Date: 05/02/2025
Okay, this Supabase Functions v3 video is seriously inspiring for anyone diving into AI-powered development, especially with LLMs. It’s not just about “new features,” it’s about unlocking practical workflows. The demo shows how to proxy WebSocket connections through a Supabase Edge Function to OpenAI’s Realtime API (key protection!), and how to handle large file uploads using temporary storage with background processing. Imagine zipping up a bunch of vector embeddings and sending them off for processing.
Why is this gold for us? Well, think about securing API keys when integrating with LLMs – the WebSocket proxy is a game-changer. It’s all about building secure, scalable AI-driven features without exposing sensitive credentials directly in the client-side code. Plus, offloading heavy tasks like processing large files (mentioned in the video) to background tasks is crucial for maintaining a responsive user experience. This helps when dealing with massive datasets for training or fine-tuning models. It’s literally the type of thing that helps to scale.

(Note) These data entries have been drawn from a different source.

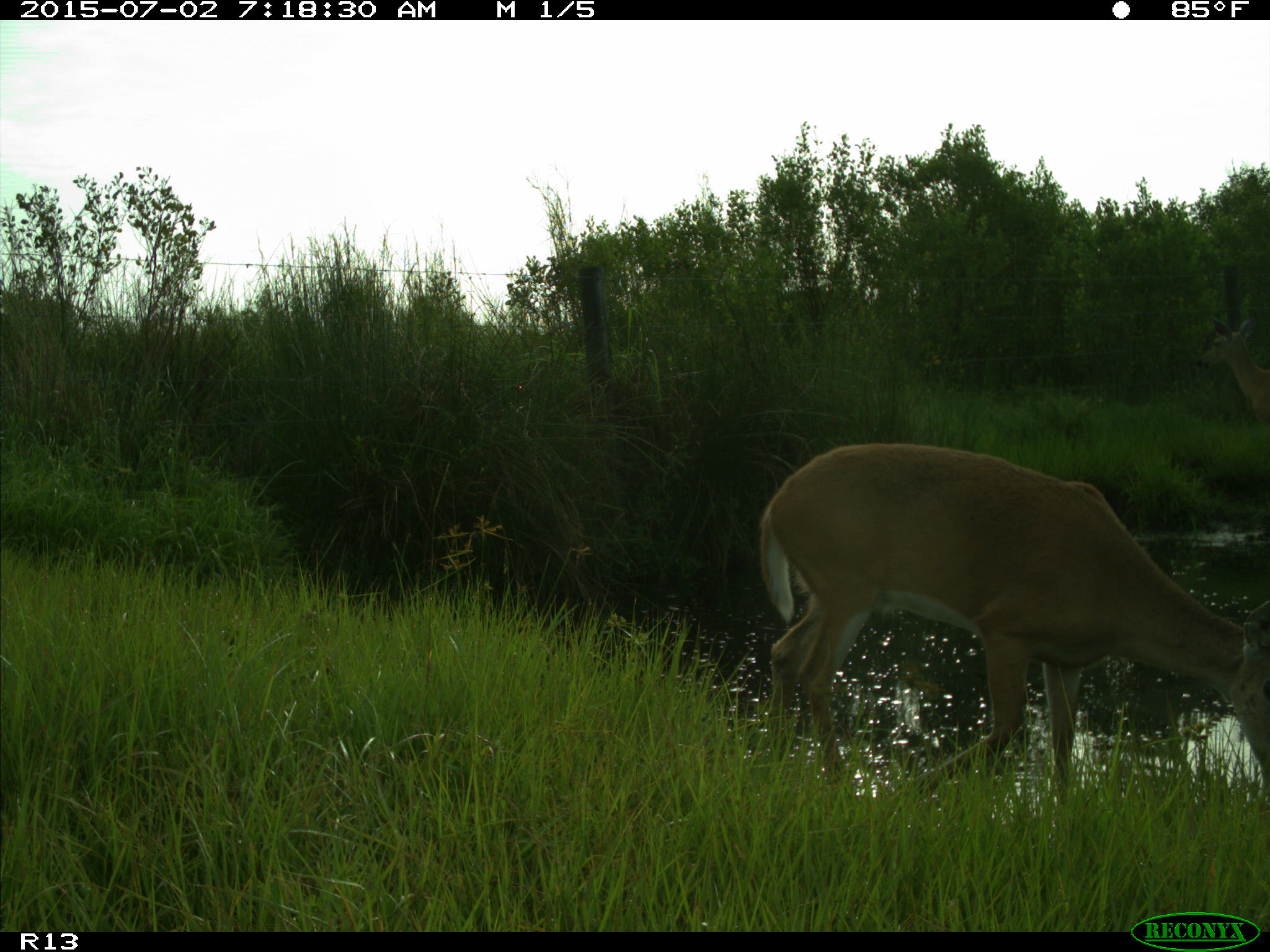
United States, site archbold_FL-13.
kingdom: Animalia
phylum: Chordata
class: Mammalia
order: Artiodactyla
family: Cervidae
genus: Odocoileus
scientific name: Odocoileus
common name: deer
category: unidentified deer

The potential here is huge. Imagine building a real-time translation app powered by OpenAI, or an automated document processing pipeline that extracts key information and stores it in your database, triggered by a file upload. Supabase is leveling up its functions to compete with the big players. It’s time to get our hands dirty experimenting with these features – the combination of secure API access, background tasks, and temporary storage feels like a major step forward in building robust AI applications that are both secure and scalable. I am now adding “rebuild my OpenAI Slack bot using Supabase Functions v3” to my project list.